Patrick Murphy says bipartisan governor ticket legal, decision soon

Democrat Patrick Murphy says he expects to decide in early June whether to run for governor with a Republican running mate. (Allen Eyestone / The Palm Beach Post)

Former Democratic U.S. Rep. Patrick Murphy of Jupiter says he expects to decide in early June whether to launch a campaign for governor with former Republican U.S. Rep. David Jolly as his running mate.

The deadline for candidates to qualify for the ballot is June 22. Four Democrats are running, but polls show a wide open race and Murphy and Palm Beach billionaire Jeff Greene have not ruled out making late entrances.

Murphy has been contacting potential donors and got an opinion from an attorney that nothing in Florida law prohibits a gubernatorial candidate from selecting a lieutenant governor candidate from a different party.

“Honestly I believe people are more interested in getting their problems solved than the politics of political parties,” Murphy told The Palm Beach Post today.

Democratic candidates for governor, alphabetically from left: Andrew Gillum, Gwen Graham, Chris King, Philip Levine.

Murphy last month gave his OK to a poll testing his name against the four Democrats already running in the Aug. 28 party primary: Tallahassee Mayor Andrew Gillum, former U.S. Rep. Gwen Graham, Winter Park businessman Chris King and former Miami Beach Mayor Philip Levine.

The poll also tested how Murphy would fare if he announced Jolly as his running mate. Jolly, a prominent critic of President Donald Trump, has been touring college campuses with Murphy to decry partisanship and governmental gridlock.

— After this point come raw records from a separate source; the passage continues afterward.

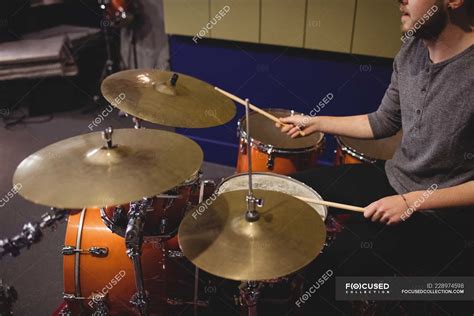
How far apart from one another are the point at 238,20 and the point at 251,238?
229 cm

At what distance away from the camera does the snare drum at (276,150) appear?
7.62 ft

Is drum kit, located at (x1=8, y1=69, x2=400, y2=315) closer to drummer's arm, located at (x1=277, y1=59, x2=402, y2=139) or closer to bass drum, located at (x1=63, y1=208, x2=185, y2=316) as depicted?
bass drum, located at (x1=63, y1=208, x2=185, y2=316)

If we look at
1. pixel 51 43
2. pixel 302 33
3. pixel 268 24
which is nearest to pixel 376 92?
pixel 302 33

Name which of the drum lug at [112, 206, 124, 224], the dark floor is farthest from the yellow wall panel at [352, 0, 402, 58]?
the drum lug at [112, 206, 124, 224]

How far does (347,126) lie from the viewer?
6.82 feet

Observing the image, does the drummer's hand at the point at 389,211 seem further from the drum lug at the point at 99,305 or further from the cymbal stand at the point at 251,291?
the drum lug at the point at 99,305

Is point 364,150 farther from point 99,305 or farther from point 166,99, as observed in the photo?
point 99,305

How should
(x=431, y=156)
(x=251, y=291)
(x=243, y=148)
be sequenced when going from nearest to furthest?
(x=251, y=291) → (x=431, y=156) → (x=243, y=148)

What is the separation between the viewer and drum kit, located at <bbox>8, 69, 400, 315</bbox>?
1.19m

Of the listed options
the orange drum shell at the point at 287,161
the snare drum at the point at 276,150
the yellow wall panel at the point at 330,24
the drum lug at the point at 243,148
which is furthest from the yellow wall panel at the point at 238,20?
the orange drum shell at the point at 287,161

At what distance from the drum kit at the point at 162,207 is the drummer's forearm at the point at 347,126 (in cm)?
27

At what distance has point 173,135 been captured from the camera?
60.6 inches

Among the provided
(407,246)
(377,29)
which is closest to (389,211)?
(407,246)

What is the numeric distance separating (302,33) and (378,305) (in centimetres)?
192
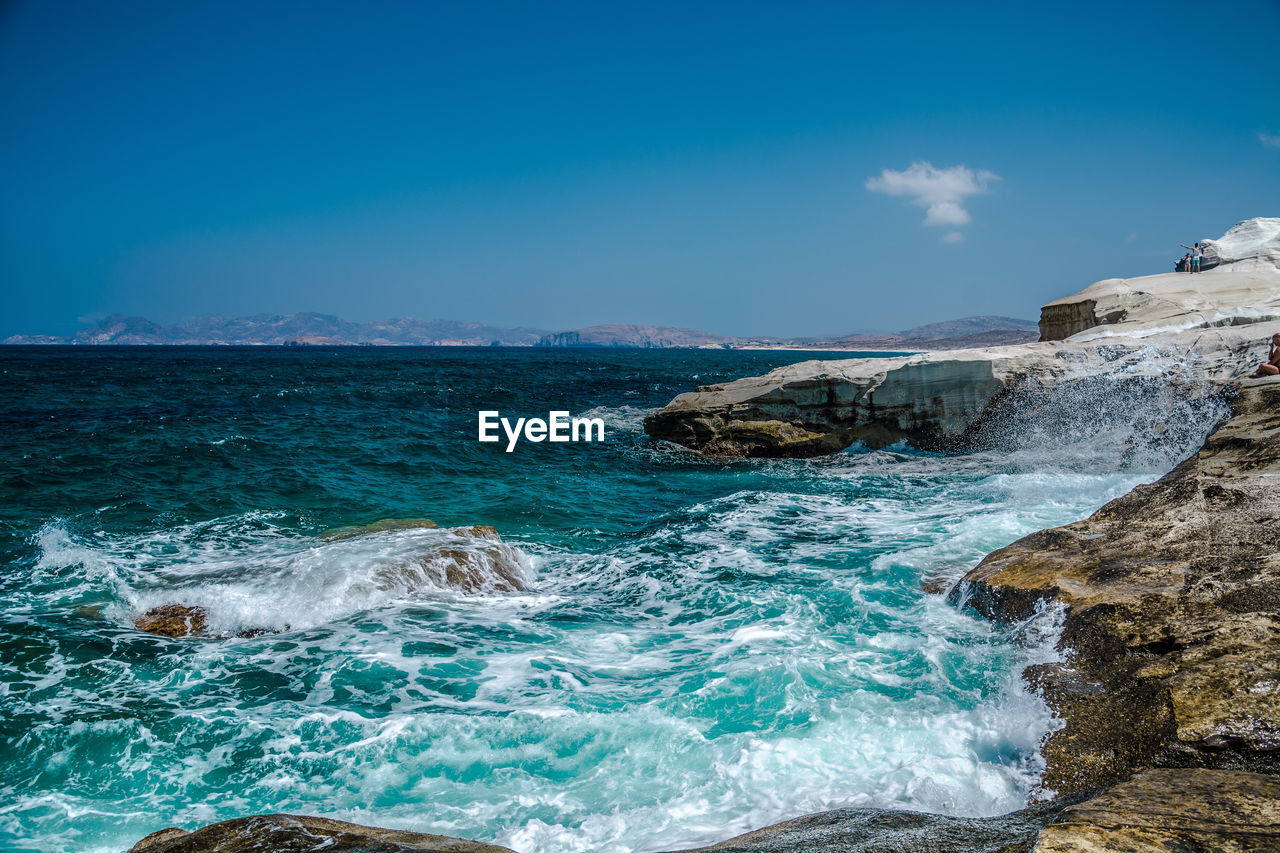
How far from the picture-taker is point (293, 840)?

With Jolly as his running mate and Murphy described to respondents as “a different kind of Governor who would work together with reasonable Republicans in Tallahassee to set aside Florida’s old, partisan politics and get things done,” the poll found Murphy leading the Democratic field with 21 percent to 17 percent for Levine.

After the idea of a Murphy-Jolly ticket was floated, some Democrats questioned whether it’s legal for candidates from different parties to run together.

“There is no prohibition under the laws of the State of Florida on a candidate for the office of Governor from one political party selecting a candidate for Lieutenant Governor from another political party to run with them,” says a legal memo prepared for Murphy by Fort Lauderdale attorney Jason Blank.